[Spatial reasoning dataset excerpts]
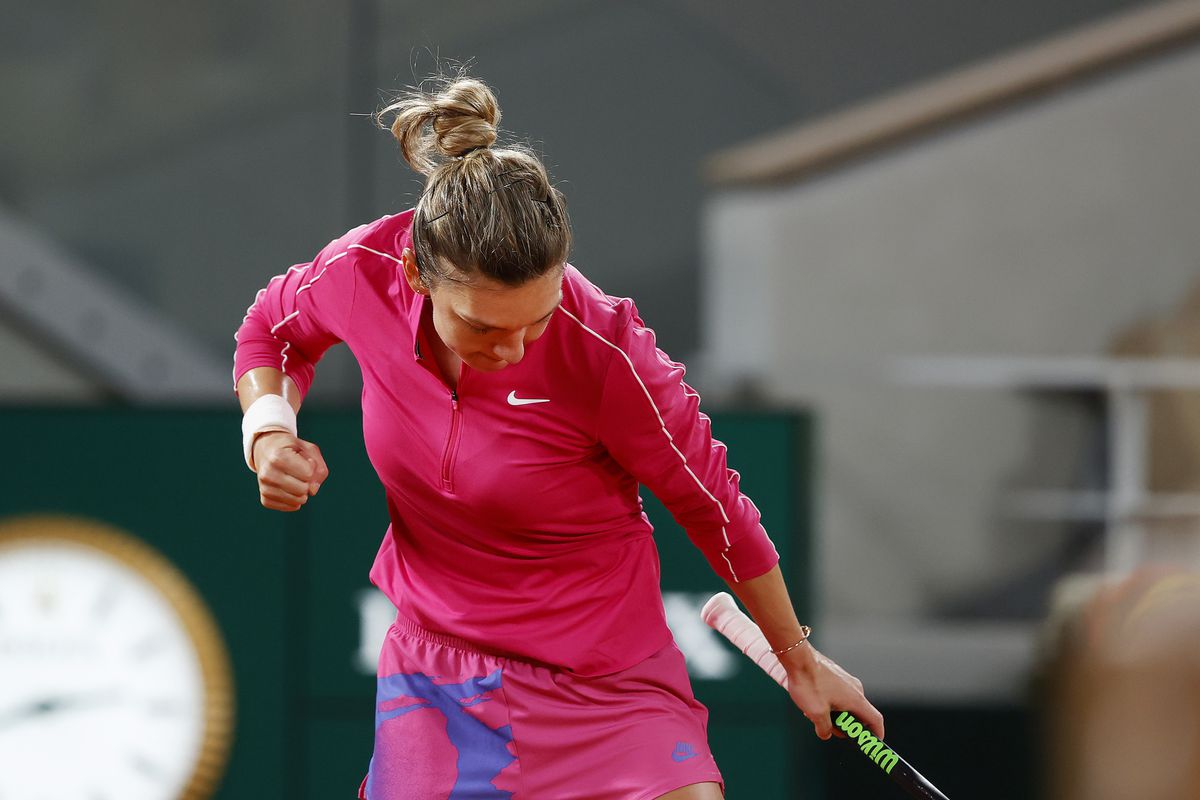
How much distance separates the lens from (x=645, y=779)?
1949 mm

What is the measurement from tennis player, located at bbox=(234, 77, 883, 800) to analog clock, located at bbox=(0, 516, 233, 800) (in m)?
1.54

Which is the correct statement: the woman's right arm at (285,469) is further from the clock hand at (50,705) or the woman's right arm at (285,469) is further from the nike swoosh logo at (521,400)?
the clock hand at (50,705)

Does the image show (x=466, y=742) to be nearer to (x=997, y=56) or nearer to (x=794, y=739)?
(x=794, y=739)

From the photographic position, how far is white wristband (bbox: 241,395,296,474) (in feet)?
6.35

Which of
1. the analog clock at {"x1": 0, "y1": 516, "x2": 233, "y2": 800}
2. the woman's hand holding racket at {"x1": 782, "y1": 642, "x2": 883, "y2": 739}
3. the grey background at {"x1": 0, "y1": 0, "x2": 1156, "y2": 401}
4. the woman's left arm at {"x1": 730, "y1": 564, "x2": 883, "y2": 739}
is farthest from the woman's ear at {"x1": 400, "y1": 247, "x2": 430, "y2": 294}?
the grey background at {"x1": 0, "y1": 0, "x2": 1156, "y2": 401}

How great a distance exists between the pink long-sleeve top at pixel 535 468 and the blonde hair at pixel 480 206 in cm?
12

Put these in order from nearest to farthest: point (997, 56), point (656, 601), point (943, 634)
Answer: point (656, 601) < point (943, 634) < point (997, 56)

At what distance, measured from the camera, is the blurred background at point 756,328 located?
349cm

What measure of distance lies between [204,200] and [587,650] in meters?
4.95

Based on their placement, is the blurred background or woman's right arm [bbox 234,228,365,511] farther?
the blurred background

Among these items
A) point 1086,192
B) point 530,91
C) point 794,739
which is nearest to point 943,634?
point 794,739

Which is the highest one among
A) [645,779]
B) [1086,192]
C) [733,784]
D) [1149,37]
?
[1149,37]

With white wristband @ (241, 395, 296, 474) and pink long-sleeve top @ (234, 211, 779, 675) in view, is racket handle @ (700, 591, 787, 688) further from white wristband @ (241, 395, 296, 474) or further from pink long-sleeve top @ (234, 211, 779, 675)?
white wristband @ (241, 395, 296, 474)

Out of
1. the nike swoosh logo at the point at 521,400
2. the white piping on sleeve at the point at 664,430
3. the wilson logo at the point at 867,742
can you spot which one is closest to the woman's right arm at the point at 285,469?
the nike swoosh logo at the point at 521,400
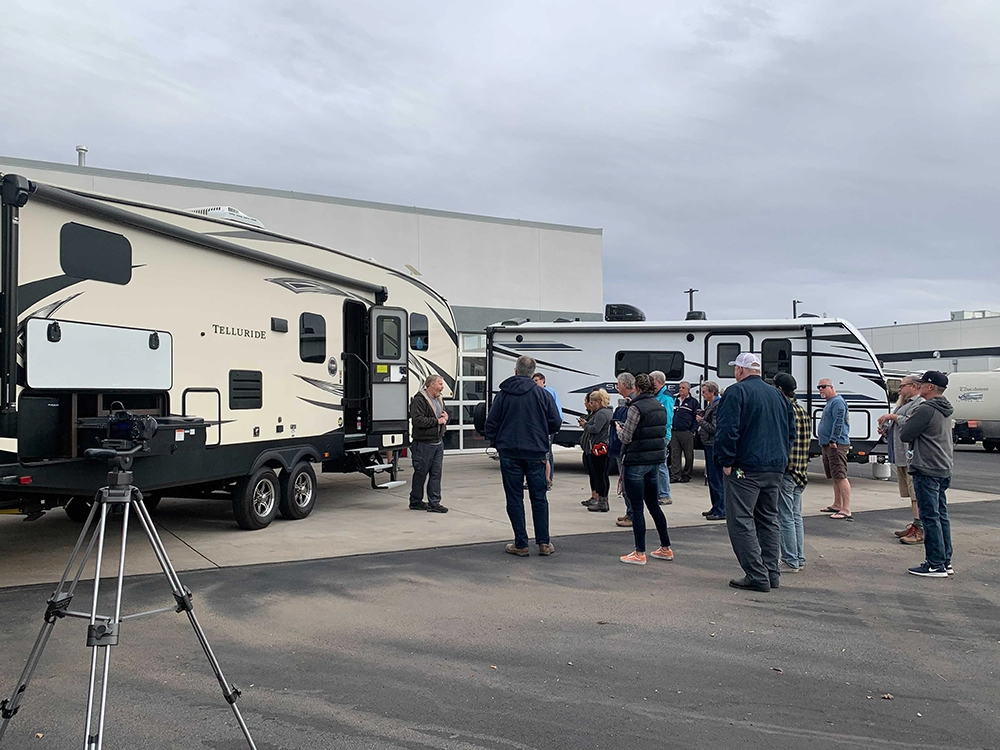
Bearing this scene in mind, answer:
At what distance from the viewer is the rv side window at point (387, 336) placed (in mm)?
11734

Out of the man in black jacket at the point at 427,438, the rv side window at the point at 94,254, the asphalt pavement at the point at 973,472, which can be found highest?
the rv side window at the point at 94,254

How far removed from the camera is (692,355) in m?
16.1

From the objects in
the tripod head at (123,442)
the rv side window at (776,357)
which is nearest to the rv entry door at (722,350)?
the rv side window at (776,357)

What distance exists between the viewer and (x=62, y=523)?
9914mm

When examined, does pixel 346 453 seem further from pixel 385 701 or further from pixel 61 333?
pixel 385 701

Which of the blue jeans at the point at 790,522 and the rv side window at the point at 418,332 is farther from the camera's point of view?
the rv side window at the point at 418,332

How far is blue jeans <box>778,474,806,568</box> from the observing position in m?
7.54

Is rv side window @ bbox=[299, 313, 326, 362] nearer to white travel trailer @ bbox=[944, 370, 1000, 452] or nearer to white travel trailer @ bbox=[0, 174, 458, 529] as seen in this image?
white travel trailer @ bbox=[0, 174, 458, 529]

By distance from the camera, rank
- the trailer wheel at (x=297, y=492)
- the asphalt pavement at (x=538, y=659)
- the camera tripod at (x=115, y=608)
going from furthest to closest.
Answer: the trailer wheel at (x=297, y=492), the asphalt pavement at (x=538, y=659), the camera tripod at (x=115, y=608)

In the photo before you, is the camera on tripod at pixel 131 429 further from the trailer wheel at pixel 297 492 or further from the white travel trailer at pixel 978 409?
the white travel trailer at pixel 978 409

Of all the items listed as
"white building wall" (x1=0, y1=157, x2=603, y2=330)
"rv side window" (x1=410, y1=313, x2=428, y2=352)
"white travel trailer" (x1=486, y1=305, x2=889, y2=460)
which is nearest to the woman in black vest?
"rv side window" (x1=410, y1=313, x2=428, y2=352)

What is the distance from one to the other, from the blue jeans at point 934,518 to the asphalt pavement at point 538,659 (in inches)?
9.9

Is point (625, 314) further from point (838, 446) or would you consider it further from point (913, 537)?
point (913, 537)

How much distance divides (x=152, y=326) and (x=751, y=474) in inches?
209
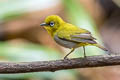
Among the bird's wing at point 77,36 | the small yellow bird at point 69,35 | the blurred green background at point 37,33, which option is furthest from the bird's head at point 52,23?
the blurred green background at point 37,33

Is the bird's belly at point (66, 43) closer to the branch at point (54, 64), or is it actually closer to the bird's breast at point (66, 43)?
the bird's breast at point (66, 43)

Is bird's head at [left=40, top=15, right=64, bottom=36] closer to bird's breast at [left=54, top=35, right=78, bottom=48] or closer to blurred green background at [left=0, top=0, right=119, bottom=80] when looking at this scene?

**What is being asked**
All of the data above should be transcribed verbatim, with pictures omitted.

**Exercise response**
How much distance separates the lens from (x=645, y=779)?
1949 mm

What is the measurement from tennis player, located at bbox=(234, 77, 883, 800) to analog clock, located at bbox=(0, 516, 233, 800) (in m)?
1.54

Which is the correct statement: the woman's right arm at (285,469) is further from the clock hand at (50,705) or the woman's right arm at (285,469) is further from the nike swoosh logo at (521,400)?
the clock hand at (50,705)

Does the image show (x=466, y=742) to be nearer to (x=997, y=56) or nearer to (x=794, y=739)?
(x=794, y=739)

From the photographic position, how far is white wristband (bbox: 241,395,296,474) (in feet)?
6.35

Which of
1. the analog clock at {"x1": 0, "y1": 516, "x2": 233, "y2": 800}
2. the woman's hand holding racket at {"x1": 782, "y1": 642, "x2": 883, "y2": 739}
3. the grey background at {"x1": 0, "y1": 0, "x2": 1156, "y2": 401}
4. the woman's left arm at {"x1": 730, "y1": 564, "x2": 883, "y2": 739}
is farthest from the woman's ear at {"x1": 400, "y1": 247, "x2": 430, "y2": 294}?
the grey background at {"x1": 0, "y1": 0, "x2": 1156, "y2": 401}

How great a distance exists between the pink long-sleeve top at pixel 535 468 and the blonde hair at pixel 480 206 in cm?
12

Put these in order from nearest to farthest: point (997, 56), point (656, 601), point (943, 634)
Answer: point (656, 601) < point (943, 634) < point (997, 56)

At what distance, measured from the camera, is the blurred background at point 756,328 located?
349cm

What measure of distance lies between [204,200] and [587,650] in meters?
4.95

Based on their placement, is the blurred background or woman's right arm [bbox 234,228,365,511] farther?
the blurred background

Among these items
A) point 1086,192
B) point 530,91
C) point 794,739
which is nearest to point 943,634?
point 794,739

Which is the highest one among
A) [645,779]
B) [1086,192]
C) [733,784]
D) [1149,37]
?
[1149,37]

With white wristband @ (241, 395, 296, 474) and pink long-sleeve top @ (234, 211, 779, 675) in view, is racket handle @ (700, 591, 787, 688) further from white wristband @ (241, 395, 296, 474) or further from pink long-sleeve top @ (234, 211, 779, 675)?
white wristband @ (241, 395, 296, 474)

Out of
1. the nike swoosh logo at the point at 521,400
2. the white piping on sleeve at the point at 664,430
3. the wilson logo at the point at 867,742
can you spot which one is closest to the woman's right arm at the point at 285,469?
the nike swoosh logo at the point at 521,400
Bearing this scene in mind, answer:
At what distance from the viewer is the rv side window at point (387, 336) placed (in mm)?
11734

Out of the man in black jacket at the point at 427,438, the rv side window at the point at 94,254, the asphalt pavement at the point at 973,472, which can be found highest?
the rv side window at the point at 94,254

How far removed from the camera is (692,355) in m?
16.1

From the objects in
the tripod head at (123,442)
the rv side window at (776,357)
which is nearest to the rv entry door at (722,350)?
the rv side window at (776,357)

What distance exists between the viewer and (x=62, y=523)?
9914mm

When examined, does pixel 346 453 seem further from pixel 385 701 or further from pixel 61 333?
pixel 385 701

Which of the blue jeans at the point at 790,522 and the rv side window at the point at 418,332 is farther from the camera's point of view?
the rv side window at the point at 418,332

How far is blue jeans <box>778,474,806,568</box> from the observing position in m?
7.54

Is rv side window @ bbox=[299, 313, 326, 362] nearer to white travel trailer @ bbox=[944, 370, 1000, 452] or nearer to white travel trailer @ bbox=[0, 174, 458, 529] as seen in this image?
white travel trailer @ bbox=[0, 174, 458, 529]

By distance from the camera, rank
- the trailer wheel at (x=297, y=492)
- the asphalt pavement at (x=538, y=659)
- the camera tripod at (x=115, y=608)
going from furthest to closest.
Answer: the trailer wheel at (x=297, y=492), the asphalt pavement at (x=538, y=659), the camera tripod at (x=115, y=608)

In the photo before you, is the camera on tripod at pixel 131 429 further from the trailer wheel at pixel 297 492 or further from the white travel trailer at pixel 978 409?
the white travel trailer at pixel 978 409

Of all the items listed as
"white building wall" (x1=0, y1=157, x2=603, y2=330)
"rv side window" (x1=410, y1=313, x2=428, y2=352)
"white travel trailer" (x1=486, y1=305, x2=889, y2=460)
which is nearest to the woman in black vest?
"rv side window" (x1=410, y1=313, x2=428, y2=352)

What is the distance from one to the other, from the blue jeans at point 934,518 to the asphalt pavement at point 538,659 (in inches)?
9.9

Is point (625, 314) further from point (838, 446) or would you consider it further from point (913, 537)?
point (913, 537)

How much distance divides (x=152, y=326) and (x=751, y=474) in inches?
209
Among the bird's wing at point 77,36 | the small yellow bird at point 69,35 | the blurred green background at point 37,33, which option is furthest from the bird's head at point 52,23?
the blurred green background at point 37,33

Is the bird's belly at point (66, 43) closer to the branch at point (54, 64), or is it actually closer to the bird's breast at point (66, 43)?
the bird's breast at point (66, 43)

Is bird's head at [left=40, top=15, right=64, bottom=36] closer to bird's breast at [left=54, top=35, right=78, bottom=48] or closer to blurred green background at [left=0, top=0, right=119, bottom=80] when looking at this scene?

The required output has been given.